Fue el gran aumento de información sobre la trazabilidad y, luego, la sostenida disminución de los contagios, lo que impulsó a la autoridad a dar un paso que, así como justo y humano, también implica un enorme riesgo.

Dos factores venían empujando en forma potente el atenuar las cuarentenas: el humano y el económico. En un abrupto 61% aumentó la cifra de denuncias por violencia intrafamiliar y los psiquiatras alertaron sobre el fuerte impacto que el encierro está produciendo en los menores, especialmente en aquéllos en edad pre escolar.

El otro factor demandante, y desde el primer día, es la reactivación económica, pues cualquier atisbo de ella resulta imposible con casi la totalidad de la fuerza laboral y fuentes de servicios confinados en sus respectivas viviendas.

En el marco del temor generalizado que genera la peste y sus efectos, hay gente, y mucha, con un temor permanente al contagio, pero -y ello es demasiado evidente- existe una gran mayoría que ansía una cuota de libertad luego de tanto tiempo encerrado.

Gozar nuevamente de la libertad de movimiento y, gracias a ésta, volver a tener, o intentar tener, un trabajo como antes, son los pilares de esta política sanitaria/social/económica que revisa semanalmente el Ministerio de Salud para determinar ascensos o descensos, como le ocurrió a Punta Arenas, que, a decir de Enrique Paris, “se ha portado mal”.

Toda libertad tiene su precio y el preservarla es responsabilidad de quien la disfruta. Los más de 7 millones que han sido sometidos a las cuarentenas aprendieron de golpe y porrazo que sólo cuando se pierde, se aprecia lo que se tiene.

Para no volver a perder lo que tanto se aprecia, la población ‘en libertad’ juega un rol clave acaso no quiere volver a vivir la experiencia del confinamiento a causa de un eventual rebrote. Independiente de las controvertidas y escasas fiscalizaciones, el ciudadano en transición tiene que entender que sólo de él, y nada más que de él, depende que pronto ascienda a etapas más confortables.
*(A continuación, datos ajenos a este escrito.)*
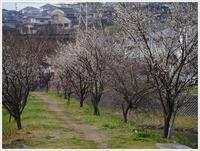 小さな春をたくさん見つけた散歩道 - さくらおばちゃんの趣味悠遊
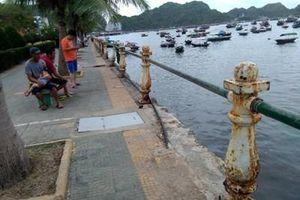 Lan can cảng cá trên đảo Cát Bà bị hư hỏng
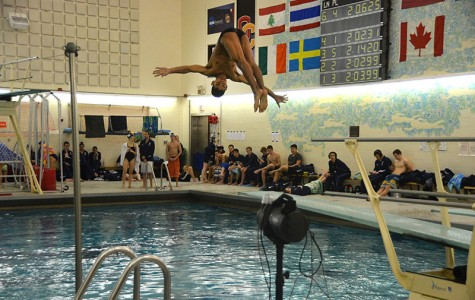 Junior Ben Miyamoto dives in last weekend's meet against the Case Western Reserve University Spartans. The Yeomen fell while the Yeowomen prevailed in the meet.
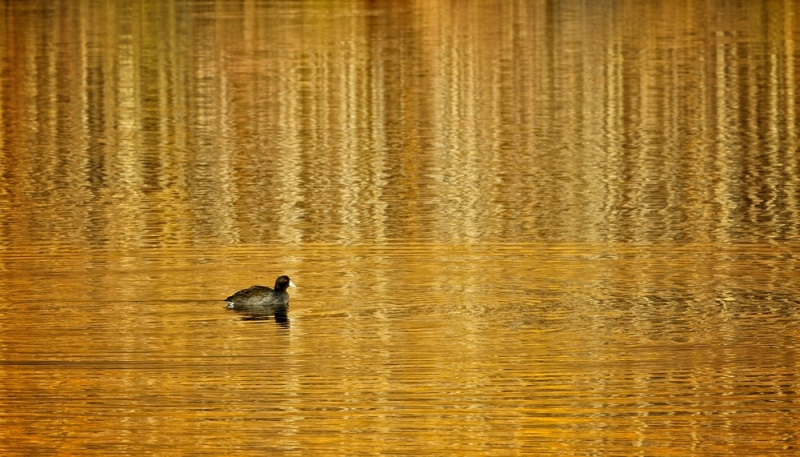 Duck On Aspens Reflecting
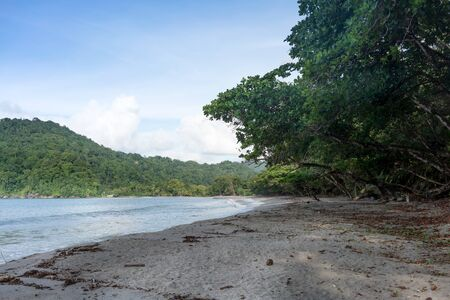Scenic view of beach with overlooking trees and hill, Trinidad, Trinidad and Tobago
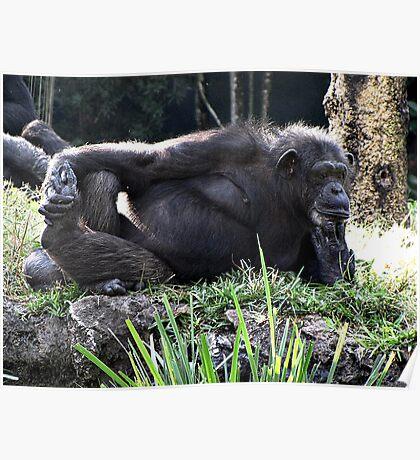 Pensive Chimp Poster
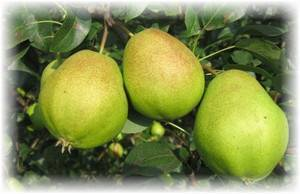 О сорте груши анжу (киффер): описание, особенности выращивания, как ухаживать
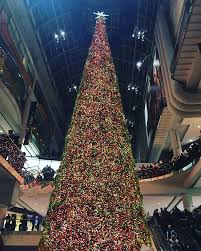 Canadas Biggest Christmas Tree Ongoing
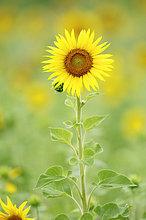 Sonnenblume (Helianthus annuus), Provence, Südfrankreich, Frankreich, Europa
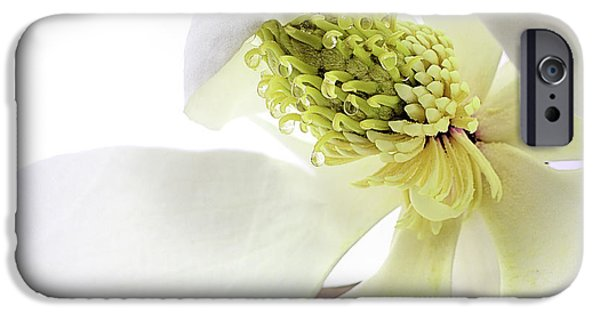 IPhone 6s Case featuring the photograph Morning Dew Magnolia by JC Findley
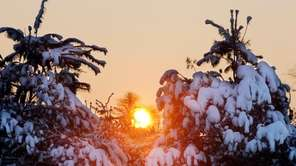 After snowfall, gently brush snow from evergreen branches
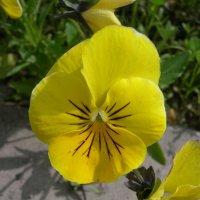 Viola tricolor 16 :: Андрей Lactarius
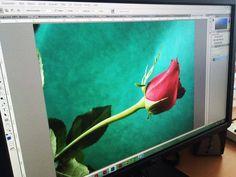 Es geht weiter. Letzte Woche gab ich den Grundlagen-Kurs Photoshop. Und am Donnerstag geht es dann in Bern weiter: Adobe Photoshop CC Modul 2  Du erlernst eine verbesserte und effizientere Bearbeitung deiner Bilder Nicht optimal belichtete Bilder und nicht stimmige Farben korrigierst du... Shops, Bern, Adobe Photoshop, Fruit, Painting, Thursday, Reunions, Colors, Pictures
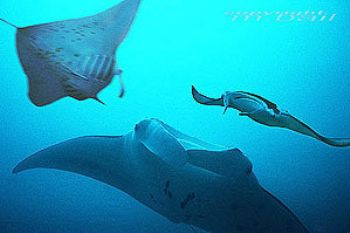 Yap-Micronesia-COMPOSING > 2 mantas left and right - Nik.... by Manfred Bail
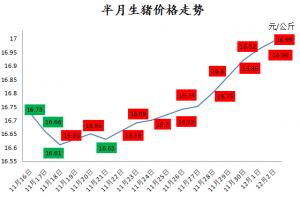 猪价连涨11天,17元/公斤近在咫尺!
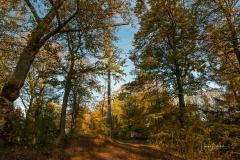 Wilzenberg-im-Herbst-10
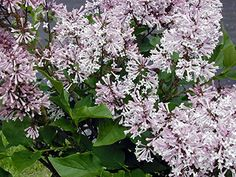Lilac Syringa patula Miss Kim 35 Healthy Potted Plant 3 Pack by Growers Solution -- Learn more by visiting the image link. Plants, Lavender Flowers, Lilac, Fragrant Flowers, How To Attract Hummingbirds, Lilac Tree, Small Shrubs, Japanese Lilac Tree, Syringa
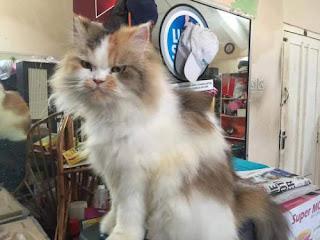 Nama Kucing Jantan / Betina, Lucu, Bagus, Unik, dan Imut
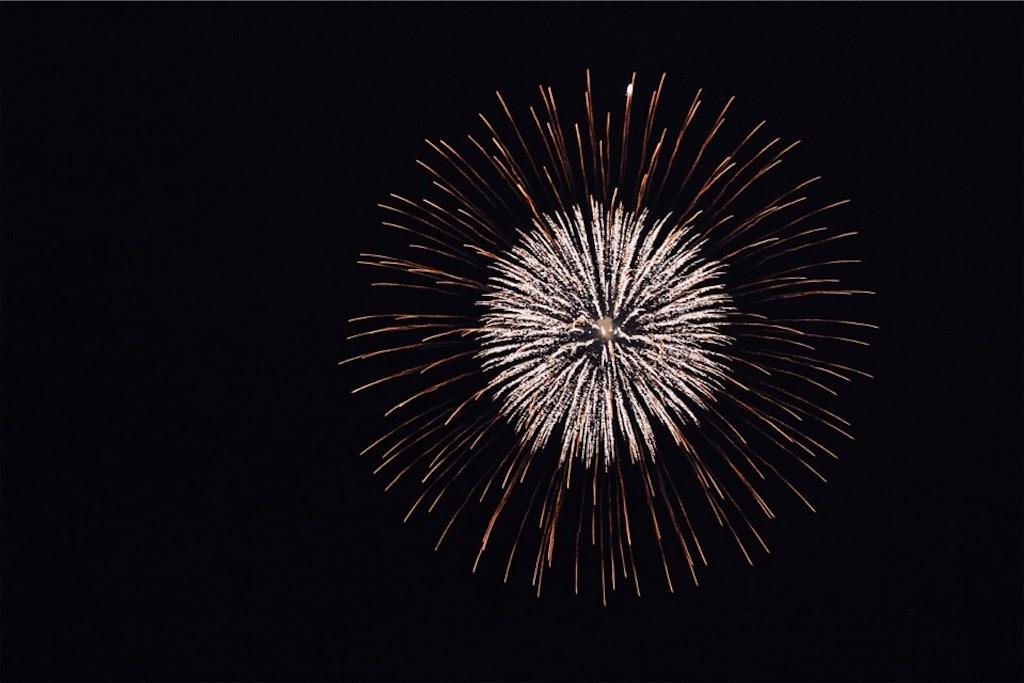 夜空に映える帯広の勝毎(かちまい)花火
O descienda al encierro.

Desde que la epidemia tocó suelo chileno, la vivencia ha estado plagada de indiferentes, desafiantes y hasta de violadores de las restricciones sanitarias y, a no dudarlo, han sido esas conductas inducentes al contacto social las que impulsaron al alza la curva de contagios.

La responsabilidad social de los habitantes es la que se pone diariamente en juego, y los espacios de libertad y de desplazamientos hay que respetarlos para evitar una recaída.

Una contravención de ello fue el episodio protagonizado por una comercializadora de ropa en Vitacura, en Transición, que publicitó un ofertón en redes sociales, lo que derivó en una aglomeración sin respetar la más mínima restricción. La tienda fue cerrada en el acto.

El chileno, y ello está medido y comprobado, carece de responsabilidad social, y es el sector joven el que menos la respeta y conoce, ello, según un análisis estadístico realizado por la Fundación ProHumana. El estudio, realizado en forma anual, concluye en consideraciones globales que retratan esta realidad:

*Menos de la mitad de los chilenos han escuchado hablar de responsabilidad social;

*El concepto tiene mayor penetración en los niveles altos que en los bajos;

*Los jóvenes son el segmento etáreo que menos sabe del tema y muestra una preocupante disminución en su conocimiento;

*Persiste la tendencia a entender que la responsabilidad social es exclusivamente con la familia.

Estos lineamientos están permanentemente en juego en las etapas de Transición. Hay sectores de la población que parecen disfrutar jugando con fuego, dado el individualismo de las actuales generaciones, y ese capricho es el que mantiene al borde de la cornisa a todas las comunidades que hacen esfuerzos y extremos sacrificios para salir del trance de las cuarentenas, y también a las que hacen méritos para salir de ellas.

Guste o no guste, debe ser la propia población la que se transforme en fiscalizadora de sus pares para asegurarse de evitar una recaída, con la mochila de prohibiciones y hasta con las humillaciones que significan los confinamientos.